Quoted passage:
Among the big trusteeship-related expenses claimed by SEIU, in that case, were the millions of dollars it paid to several corporate security firms, allegedly needed to protect out-of-state staff and SEIU officers who seized UHW. Prior to trusteeship, the once flourishing UHW, a model local, sent $20 million a year in per capita dues to SEIU in Washington. Now, under trusteeship, UHW is $6 million in arrears, a debt that will probably be forgiven but, in the meantime, represents an additional loss of national union revenue.

*Stern’s disastrous meddling in the UNITE HERE divorce has, so far, involved $20 to $25 million in disputed disbursements, related legal and “security” expenses, plus loans and grants to fund the on-going fight between the former Change to Win union merger partners. At great cost, and with much borrowing from local affiliates, UNITE HERE, now headed by John Wilhelm, is clearly prevailing over “Workers United/SEIU,” the faction led by former president Bruce Raynor. Before Raynor defected to Stern’s union a year ago, he doled out $16 million to his supporters, to finance his side of the fight, while claiming to have 150,000 members on his side. That number now appears to be in the 75,000 to 90,000 range. WU/SEIU thus took in only $10 million last year, while spending $19 million. Stern had to make up the difference via millions in per capita dues rebates, salary reimbursements, and a big loan. Meanwhile, the costly, complex, and still unresolved litigation over who gets the Amalgamated Bank and other joint UNITE HERE assets makes SEIU’s lawsuit against NUHW look like a simple slip-and-fall case. The Wilhelm side, which is trying to hold Raynor and others personally liable for their disputed pre-divorce expenditures, incurred more than $6.5 million in legal fees last year. And the meter is still running.

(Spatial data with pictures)
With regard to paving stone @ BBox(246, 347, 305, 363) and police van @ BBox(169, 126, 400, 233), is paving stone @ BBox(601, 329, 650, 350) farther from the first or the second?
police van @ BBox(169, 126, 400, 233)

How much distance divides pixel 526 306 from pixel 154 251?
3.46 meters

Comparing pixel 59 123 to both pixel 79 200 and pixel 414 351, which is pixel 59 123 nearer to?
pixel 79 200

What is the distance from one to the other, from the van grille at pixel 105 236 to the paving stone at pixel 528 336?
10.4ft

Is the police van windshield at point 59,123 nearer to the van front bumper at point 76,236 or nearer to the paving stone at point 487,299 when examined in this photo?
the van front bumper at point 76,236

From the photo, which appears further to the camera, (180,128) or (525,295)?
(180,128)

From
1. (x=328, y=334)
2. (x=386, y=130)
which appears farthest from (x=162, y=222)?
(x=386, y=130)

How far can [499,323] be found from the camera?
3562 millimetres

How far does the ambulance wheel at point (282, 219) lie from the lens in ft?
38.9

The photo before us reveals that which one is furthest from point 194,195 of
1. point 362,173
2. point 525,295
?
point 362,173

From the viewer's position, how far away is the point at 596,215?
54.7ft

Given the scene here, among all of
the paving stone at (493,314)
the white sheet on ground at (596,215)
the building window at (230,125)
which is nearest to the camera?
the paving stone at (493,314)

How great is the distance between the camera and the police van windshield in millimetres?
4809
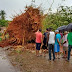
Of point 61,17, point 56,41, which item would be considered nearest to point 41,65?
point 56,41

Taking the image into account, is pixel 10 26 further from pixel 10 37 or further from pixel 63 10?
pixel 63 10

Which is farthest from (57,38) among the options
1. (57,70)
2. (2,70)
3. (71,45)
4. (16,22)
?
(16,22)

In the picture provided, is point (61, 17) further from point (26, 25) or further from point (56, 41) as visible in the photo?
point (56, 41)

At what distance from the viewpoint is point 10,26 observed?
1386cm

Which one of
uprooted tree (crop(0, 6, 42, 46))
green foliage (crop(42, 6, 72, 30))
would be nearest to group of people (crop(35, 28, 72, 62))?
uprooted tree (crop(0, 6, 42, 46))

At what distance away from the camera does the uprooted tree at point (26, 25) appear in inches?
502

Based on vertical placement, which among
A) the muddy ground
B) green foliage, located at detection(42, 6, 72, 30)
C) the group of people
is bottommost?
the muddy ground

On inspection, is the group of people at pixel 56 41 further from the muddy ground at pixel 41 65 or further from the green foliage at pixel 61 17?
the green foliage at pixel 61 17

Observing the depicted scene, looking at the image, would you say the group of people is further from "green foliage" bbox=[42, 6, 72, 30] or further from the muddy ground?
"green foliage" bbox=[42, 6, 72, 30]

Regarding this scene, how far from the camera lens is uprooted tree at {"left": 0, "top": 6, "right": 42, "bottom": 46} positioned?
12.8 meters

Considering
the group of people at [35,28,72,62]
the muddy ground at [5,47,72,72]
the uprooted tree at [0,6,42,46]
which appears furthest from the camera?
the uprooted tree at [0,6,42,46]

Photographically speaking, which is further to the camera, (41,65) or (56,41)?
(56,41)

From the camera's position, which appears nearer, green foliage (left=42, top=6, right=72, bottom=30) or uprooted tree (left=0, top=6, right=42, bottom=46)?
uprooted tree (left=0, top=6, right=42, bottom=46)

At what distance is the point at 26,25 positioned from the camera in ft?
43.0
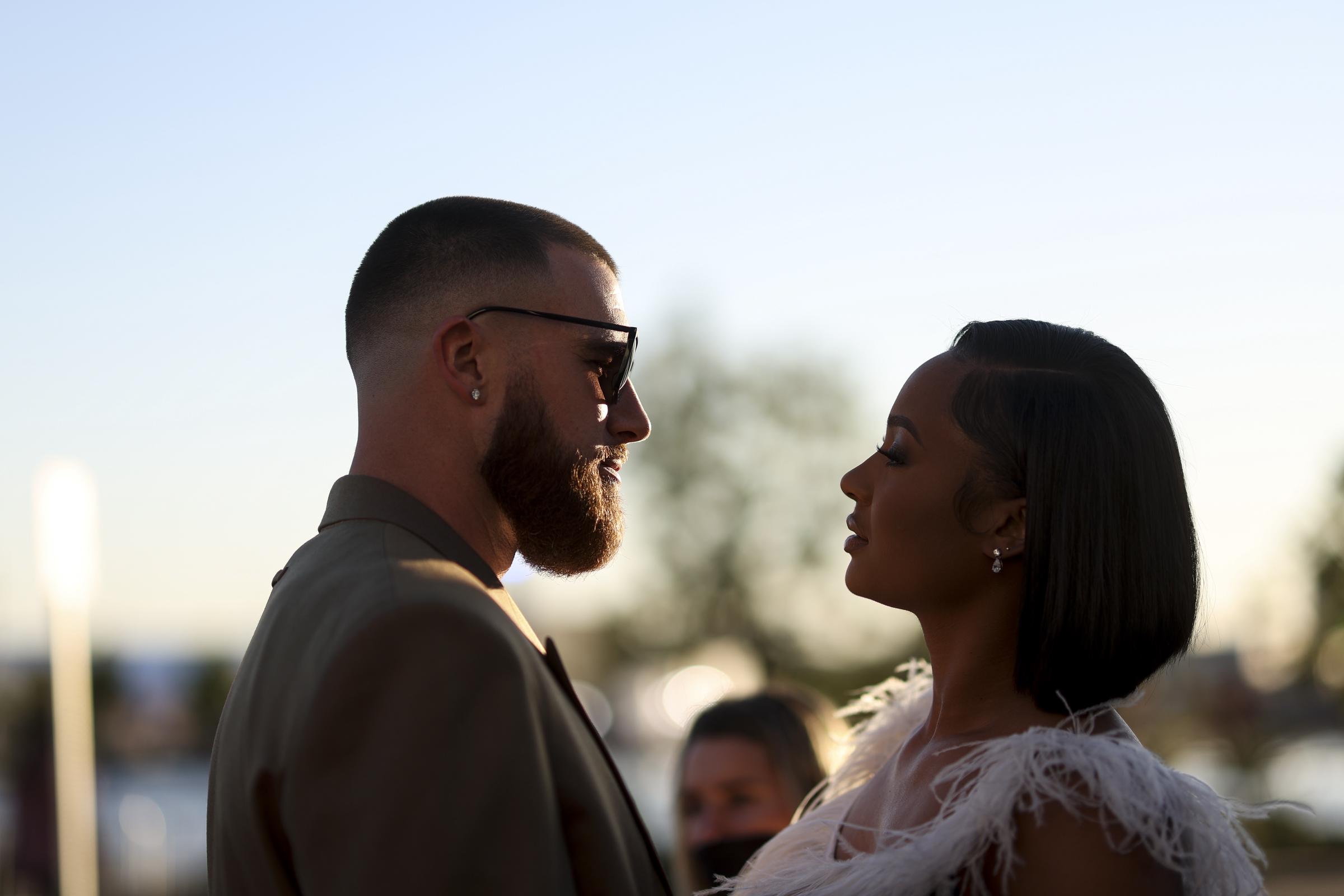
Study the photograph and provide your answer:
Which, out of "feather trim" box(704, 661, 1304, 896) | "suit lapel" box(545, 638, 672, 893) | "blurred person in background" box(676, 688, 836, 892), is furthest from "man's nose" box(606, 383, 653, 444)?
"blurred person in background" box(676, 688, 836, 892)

--

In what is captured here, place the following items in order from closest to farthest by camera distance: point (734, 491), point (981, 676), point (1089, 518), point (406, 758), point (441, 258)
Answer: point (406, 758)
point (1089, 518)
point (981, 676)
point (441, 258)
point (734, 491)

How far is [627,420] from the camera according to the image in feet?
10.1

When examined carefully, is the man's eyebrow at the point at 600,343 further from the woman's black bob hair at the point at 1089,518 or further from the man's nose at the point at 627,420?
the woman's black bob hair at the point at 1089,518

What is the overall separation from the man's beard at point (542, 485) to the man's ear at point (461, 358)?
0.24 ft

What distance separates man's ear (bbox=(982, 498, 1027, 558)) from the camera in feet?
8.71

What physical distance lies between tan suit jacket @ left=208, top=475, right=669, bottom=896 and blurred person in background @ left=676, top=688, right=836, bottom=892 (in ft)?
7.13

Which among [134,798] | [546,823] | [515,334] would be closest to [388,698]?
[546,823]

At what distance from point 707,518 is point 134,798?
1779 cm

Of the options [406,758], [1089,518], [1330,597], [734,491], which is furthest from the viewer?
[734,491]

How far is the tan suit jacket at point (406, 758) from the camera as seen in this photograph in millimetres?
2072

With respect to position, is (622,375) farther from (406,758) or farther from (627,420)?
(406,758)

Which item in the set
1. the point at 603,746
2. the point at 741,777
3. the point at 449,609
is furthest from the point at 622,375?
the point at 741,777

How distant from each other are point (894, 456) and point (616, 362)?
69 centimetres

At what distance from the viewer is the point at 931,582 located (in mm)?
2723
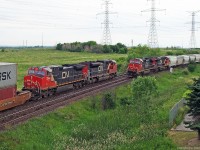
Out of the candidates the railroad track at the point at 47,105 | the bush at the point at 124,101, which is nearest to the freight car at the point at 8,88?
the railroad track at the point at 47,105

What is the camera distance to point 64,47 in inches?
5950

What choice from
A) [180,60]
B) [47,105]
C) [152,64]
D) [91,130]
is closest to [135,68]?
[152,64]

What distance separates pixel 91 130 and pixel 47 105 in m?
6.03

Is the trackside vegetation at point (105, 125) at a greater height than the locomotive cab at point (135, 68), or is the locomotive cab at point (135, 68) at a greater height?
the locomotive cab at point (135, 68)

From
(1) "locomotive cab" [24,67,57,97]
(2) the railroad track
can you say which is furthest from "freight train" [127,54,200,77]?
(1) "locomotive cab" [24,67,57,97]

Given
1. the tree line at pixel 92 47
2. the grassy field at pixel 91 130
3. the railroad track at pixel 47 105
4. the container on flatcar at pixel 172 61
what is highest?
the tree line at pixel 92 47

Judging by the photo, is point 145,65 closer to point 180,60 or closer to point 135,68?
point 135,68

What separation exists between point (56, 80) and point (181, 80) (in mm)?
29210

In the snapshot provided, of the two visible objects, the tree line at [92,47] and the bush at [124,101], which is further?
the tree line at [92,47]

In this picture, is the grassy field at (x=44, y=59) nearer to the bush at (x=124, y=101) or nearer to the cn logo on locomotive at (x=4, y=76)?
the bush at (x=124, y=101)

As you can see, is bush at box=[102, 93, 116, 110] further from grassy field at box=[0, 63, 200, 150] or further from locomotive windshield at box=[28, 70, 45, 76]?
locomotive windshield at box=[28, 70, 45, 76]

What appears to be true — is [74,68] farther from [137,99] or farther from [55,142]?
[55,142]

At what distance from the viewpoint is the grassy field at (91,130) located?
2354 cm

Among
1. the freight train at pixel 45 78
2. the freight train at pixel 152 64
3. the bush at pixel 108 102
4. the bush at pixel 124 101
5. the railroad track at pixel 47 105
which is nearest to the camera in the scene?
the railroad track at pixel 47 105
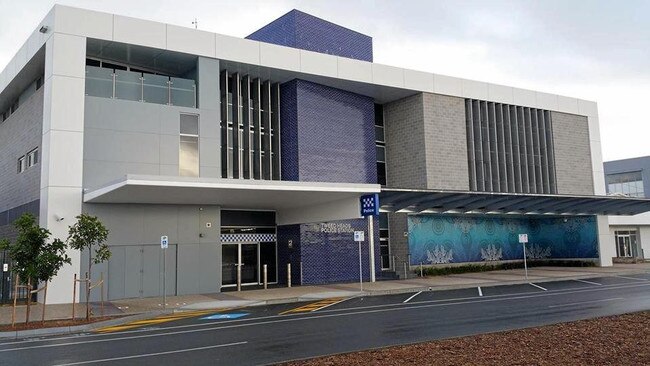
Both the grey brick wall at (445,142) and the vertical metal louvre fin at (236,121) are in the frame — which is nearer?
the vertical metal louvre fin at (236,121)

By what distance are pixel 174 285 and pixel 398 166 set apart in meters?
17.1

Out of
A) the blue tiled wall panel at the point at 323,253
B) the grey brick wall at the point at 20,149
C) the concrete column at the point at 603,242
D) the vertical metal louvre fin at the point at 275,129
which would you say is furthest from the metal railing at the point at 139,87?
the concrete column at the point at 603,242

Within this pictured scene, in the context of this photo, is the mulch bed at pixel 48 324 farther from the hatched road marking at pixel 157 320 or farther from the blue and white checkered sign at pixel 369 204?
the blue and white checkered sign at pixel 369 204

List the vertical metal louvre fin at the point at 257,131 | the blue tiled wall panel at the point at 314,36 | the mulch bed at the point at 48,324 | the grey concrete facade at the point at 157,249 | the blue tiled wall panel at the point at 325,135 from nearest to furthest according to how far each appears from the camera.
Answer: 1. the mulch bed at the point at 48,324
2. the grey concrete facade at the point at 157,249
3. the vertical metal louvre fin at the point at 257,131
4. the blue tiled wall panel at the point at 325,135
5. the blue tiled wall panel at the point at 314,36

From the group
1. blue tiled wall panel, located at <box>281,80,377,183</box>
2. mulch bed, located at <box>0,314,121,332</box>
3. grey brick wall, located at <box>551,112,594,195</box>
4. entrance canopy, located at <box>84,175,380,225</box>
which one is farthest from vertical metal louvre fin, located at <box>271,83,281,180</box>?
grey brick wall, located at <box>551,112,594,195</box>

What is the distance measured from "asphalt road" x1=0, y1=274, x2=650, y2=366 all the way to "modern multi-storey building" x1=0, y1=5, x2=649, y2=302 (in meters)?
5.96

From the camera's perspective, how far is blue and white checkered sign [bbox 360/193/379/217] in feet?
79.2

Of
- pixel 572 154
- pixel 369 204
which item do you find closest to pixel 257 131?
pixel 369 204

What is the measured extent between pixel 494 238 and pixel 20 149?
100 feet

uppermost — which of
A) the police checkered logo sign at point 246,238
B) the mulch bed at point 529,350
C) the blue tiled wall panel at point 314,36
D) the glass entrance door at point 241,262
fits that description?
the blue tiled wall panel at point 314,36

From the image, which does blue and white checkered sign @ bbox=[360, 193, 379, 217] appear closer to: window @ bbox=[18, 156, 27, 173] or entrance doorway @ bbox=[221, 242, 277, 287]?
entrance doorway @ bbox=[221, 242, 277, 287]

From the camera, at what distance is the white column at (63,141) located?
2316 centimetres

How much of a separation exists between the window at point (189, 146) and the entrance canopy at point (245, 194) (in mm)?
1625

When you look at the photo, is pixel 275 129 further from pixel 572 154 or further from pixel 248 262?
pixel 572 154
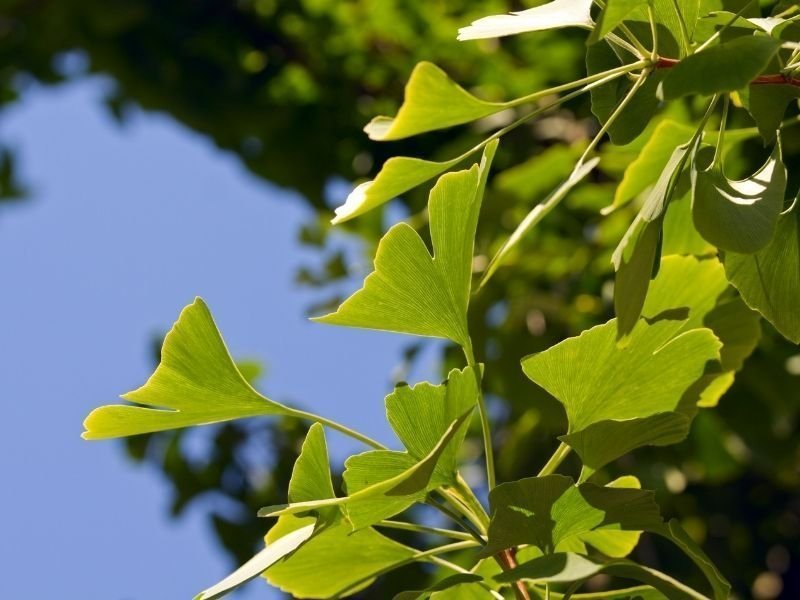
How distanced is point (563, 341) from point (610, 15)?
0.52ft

---

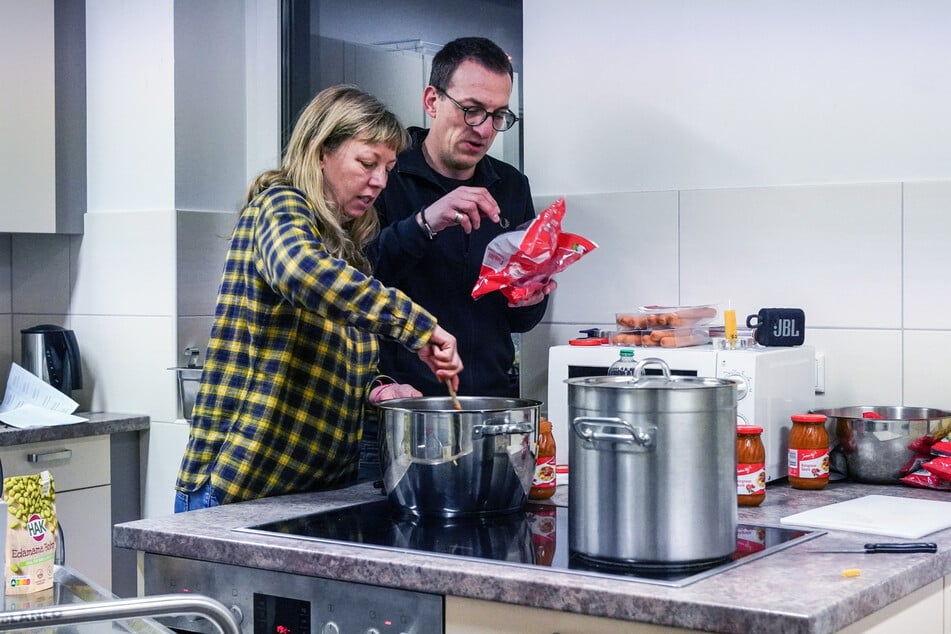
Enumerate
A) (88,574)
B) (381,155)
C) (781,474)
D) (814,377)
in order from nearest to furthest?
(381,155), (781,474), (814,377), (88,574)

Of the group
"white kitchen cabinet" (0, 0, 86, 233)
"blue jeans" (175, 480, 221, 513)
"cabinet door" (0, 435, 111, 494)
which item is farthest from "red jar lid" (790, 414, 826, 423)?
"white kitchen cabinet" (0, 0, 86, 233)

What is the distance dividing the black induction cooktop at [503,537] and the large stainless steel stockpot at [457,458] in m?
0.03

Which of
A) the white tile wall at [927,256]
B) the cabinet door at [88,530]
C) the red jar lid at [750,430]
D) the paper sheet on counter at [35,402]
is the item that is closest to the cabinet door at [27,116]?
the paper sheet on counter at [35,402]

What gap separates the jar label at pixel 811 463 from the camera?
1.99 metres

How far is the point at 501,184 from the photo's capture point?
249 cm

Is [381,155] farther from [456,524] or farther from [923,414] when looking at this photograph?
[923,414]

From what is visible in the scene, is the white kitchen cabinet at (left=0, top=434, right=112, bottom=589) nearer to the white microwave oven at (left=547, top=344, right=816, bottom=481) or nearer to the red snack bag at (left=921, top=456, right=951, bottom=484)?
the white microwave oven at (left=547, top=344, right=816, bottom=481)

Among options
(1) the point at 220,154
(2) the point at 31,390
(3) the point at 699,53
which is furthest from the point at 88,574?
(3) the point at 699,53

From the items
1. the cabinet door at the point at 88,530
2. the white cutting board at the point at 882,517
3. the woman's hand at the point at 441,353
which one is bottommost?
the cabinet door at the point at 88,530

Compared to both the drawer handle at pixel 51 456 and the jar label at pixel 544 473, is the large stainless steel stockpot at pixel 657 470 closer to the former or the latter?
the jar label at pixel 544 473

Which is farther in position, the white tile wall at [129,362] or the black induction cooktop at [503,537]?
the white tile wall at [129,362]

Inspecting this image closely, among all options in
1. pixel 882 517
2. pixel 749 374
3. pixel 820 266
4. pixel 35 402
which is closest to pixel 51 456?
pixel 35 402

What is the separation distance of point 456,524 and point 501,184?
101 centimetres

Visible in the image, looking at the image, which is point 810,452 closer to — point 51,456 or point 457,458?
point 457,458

Set tasks:
- 1) In the passage on SEIU's finances, how much did the Wilhelm side spend on legal fees last year?
- 2) Write out the part of the passage on SEIU's finances starting with "Among the big" and going on through "national union revenue.".

Outputs in order:
- 1) More than $6.5 million.

- 2)
Among the big trusteeship-related expenses claimed by SEIU, in that case, were the millions of dollars it paid to several corporate security firms, allegedly needed to protect out-of-state staff and SEIU officers who seized UHW. Prior to trusteeship, the once flourishing UHW, a model local, sent $20 million a year in per capita dues to SEIU in Washington. Now, under trusteeship, UHW is $6 million in arrears, a debt that will probably be forgiven but, in the meantime, represents an additional loss of national union revenue.